Re: What are canonical lexical representations for? from by way of on 2003-01-08 (www-xml-schema-comments@w3.org from January to March 2003)

From: by way of <staschuk@telusplanet.net>
Date: Wed, 08 Jan 2003 06:26:47 -0700
To: W3C XML Schema Comments list <www-xml-schema-comments@w3.org>
Message-Id: <5.1.0.14.1.20030108062641.029c15f0@localhost>
Quoth noah_mendelsohn@us.ibm.com:
 > Steven Taschuk writes:
 > > _Part 2: Datatypes_ defines canonical lexical
 > > representations for most of the built-in simple types,
 > > but their use is unclear.  [...]
 >
 > a) May wish to build implementations that start with a value and
 > eventually serialize to characters.  [...]

Ah, yes.  Good point.

 > > Trolling through the archives, I find a suggestion that
 > > canonicalization is useful in the context of signed
 > > XML [...]
 >
 > Hard to comment without seeing the note in question.  [...]

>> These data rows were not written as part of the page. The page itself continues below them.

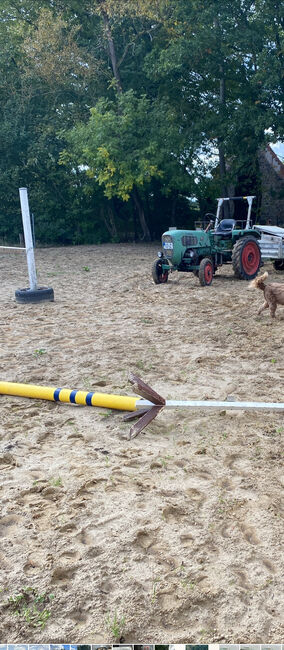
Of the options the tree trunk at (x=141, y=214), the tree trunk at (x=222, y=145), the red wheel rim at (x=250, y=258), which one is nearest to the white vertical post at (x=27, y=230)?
the red wheel rim at (x=250, y=258)

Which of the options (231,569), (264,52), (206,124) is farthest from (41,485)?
(206,124)

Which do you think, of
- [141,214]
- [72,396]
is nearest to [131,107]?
Result: [141,214]

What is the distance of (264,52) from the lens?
16.7 metres

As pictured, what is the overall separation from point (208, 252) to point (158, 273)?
3.68 feet

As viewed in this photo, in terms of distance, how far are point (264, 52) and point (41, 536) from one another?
17003 mm

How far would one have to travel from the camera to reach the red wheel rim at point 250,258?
11625mm

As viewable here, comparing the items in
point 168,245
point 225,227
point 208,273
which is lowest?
point 208,273

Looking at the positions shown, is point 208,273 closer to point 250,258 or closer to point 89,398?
point 250,258

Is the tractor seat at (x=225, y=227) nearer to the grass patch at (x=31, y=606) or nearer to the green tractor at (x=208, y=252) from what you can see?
the green tractor at (x=208, y=252)

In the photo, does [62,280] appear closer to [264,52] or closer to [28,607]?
[264,52]

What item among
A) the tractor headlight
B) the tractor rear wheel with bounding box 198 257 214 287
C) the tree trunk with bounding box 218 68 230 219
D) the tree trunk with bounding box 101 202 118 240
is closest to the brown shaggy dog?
the tractor rear wheel with bounding box 198 257 214 287

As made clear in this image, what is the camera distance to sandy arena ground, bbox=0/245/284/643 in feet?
8.09

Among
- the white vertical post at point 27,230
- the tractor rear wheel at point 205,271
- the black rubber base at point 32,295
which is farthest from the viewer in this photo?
the tractor rear wheel at point 205,271

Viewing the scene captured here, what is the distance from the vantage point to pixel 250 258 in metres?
11.9
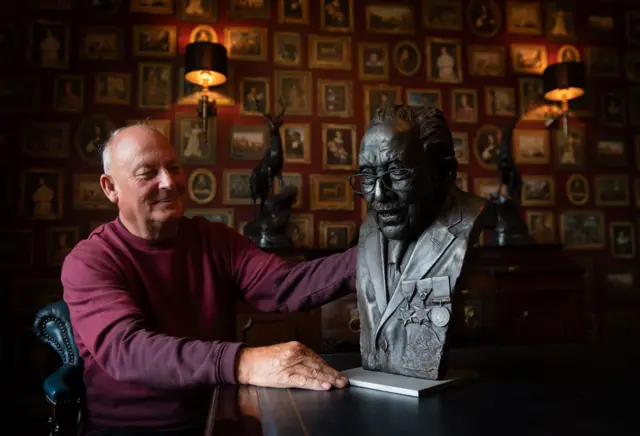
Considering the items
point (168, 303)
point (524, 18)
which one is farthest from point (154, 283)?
point (524, 18)

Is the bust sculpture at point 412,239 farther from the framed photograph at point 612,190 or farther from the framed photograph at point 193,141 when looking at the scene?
the framed photograph at point 612,190

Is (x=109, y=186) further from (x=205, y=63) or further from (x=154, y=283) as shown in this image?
(x=205, y=63)

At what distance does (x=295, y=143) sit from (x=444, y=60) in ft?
5.58

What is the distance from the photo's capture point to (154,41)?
15.7 ft

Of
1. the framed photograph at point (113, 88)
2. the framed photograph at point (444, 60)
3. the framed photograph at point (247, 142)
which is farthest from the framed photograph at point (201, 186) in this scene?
the framed photograph at point (444, 60)

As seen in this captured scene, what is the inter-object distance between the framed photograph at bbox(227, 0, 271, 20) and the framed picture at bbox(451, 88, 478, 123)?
6.42 ft

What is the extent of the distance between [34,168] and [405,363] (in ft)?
13.5

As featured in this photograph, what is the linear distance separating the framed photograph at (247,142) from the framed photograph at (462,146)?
1.84 m

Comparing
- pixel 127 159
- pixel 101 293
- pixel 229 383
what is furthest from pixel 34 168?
pixel 229 383

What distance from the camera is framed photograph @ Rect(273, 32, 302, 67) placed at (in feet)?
16.2

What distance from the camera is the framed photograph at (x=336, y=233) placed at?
191 inches

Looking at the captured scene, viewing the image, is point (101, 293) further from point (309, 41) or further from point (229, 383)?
point (309, 41)

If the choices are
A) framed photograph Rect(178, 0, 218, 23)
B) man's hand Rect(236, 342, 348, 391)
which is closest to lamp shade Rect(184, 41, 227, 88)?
framed photograph Rect(178, 0, 218, 23)

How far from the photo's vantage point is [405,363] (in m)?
1.65
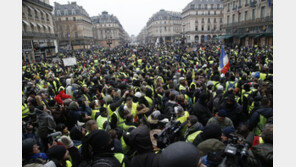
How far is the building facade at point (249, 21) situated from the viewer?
31.9 metres

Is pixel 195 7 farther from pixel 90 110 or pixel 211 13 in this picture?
pixel 90 110

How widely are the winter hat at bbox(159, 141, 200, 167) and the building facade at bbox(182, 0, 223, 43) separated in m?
75.7

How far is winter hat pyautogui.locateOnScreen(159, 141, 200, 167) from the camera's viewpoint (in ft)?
5.95

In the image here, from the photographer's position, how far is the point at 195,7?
72375 mm

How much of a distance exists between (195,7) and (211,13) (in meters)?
6.95

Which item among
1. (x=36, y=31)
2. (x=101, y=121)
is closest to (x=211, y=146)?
(x=101, y=121)

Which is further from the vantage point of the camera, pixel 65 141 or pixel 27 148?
pixel 65 141

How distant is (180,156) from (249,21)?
4208 cm

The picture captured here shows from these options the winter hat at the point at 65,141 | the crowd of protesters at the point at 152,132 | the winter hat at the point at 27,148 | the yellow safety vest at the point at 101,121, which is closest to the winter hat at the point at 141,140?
the crowd of protesters at the point at 152,132

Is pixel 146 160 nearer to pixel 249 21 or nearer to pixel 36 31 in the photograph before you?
pixel 36 31

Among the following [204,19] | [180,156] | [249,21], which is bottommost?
[180,156]

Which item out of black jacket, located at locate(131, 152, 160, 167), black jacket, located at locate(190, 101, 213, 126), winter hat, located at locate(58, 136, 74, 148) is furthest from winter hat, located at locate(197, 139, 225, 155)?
winter hat, located at locate(58, 136, 74, 148)

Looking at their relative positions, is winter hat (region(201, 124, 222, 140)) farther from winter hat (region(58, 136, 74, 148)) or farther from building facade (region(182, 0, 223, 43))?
building facade (region(182, 0, 223, 43))

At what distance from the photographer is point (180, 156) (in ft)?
5.96
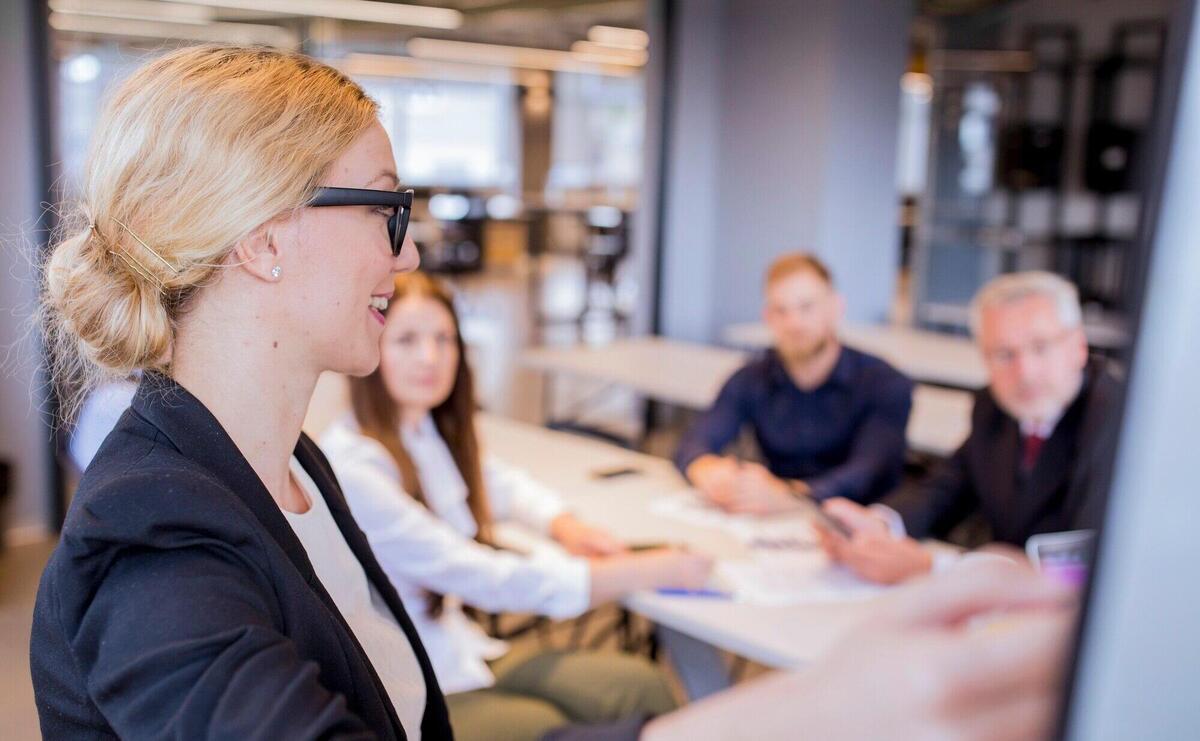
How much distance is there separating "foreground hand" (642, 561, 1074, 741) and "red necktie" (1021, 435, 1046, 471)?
2.41 m

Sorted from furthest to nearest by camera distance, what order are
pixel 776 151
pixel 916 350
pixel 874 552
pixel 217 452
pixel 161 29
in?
pixel 776 151, pixel 161 29, pixel 916 350, pixel 874 552, pixel 217 452

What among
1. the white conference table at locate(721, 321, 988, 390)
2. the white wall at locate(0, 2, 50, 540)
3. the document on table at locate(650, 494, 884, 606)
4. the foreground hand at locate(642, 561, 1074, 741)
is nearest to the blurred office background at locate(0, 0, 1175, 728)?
the white wall at locate(0, 2, 50, 540)

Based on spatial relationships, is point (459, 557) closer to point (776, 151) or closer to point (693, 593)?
point (693, 593)

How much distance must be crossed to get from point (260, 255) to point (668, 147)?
572 centimetres

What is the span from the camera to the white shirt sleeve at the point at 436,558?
2213 millimetres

Fair enough.  I refer to "XML Schema and the necessity for
canonical representations", <dee3@us.ibm.com>, 1999-05-21:
<http://lists.w3.org/Archives/Public/www-xml-schema-comments/1999AprJun/0060.html>

I gather that that note was written fairly early in the process,
to argue for the need for canonical representations in the first
place.  Digital signatures are just one example of an application
for which canonicalization issues are important; others certainly
exist, and I have no particular stake in signatures specifically.

 > [...] Specifically, such a c14n would support signatures in
 > cases where you truly do not care that a float:
 >
 >     100
 >
 > has been rewritten as
 >
 >     1.0E+2
 >
 > The fact is, there are some applications for which you do NOT want the
 > signature to match on the above;  you want to know that someone has
 > tampered with your document.  [...] I think the W3C can at best
 > standardize c14n conventions for some of the most common use cases.

Absolutely.  Let me clarify the angle I'm approaching this from.

Whatever equivalence relation on documents I wish to use in a
particular application, it is useful to have a canonicalizer for
that relation, that is, a processor which takes as input an
arbitrary document and produces as output an equivalent canonical
form, under the equivalence relation of interest.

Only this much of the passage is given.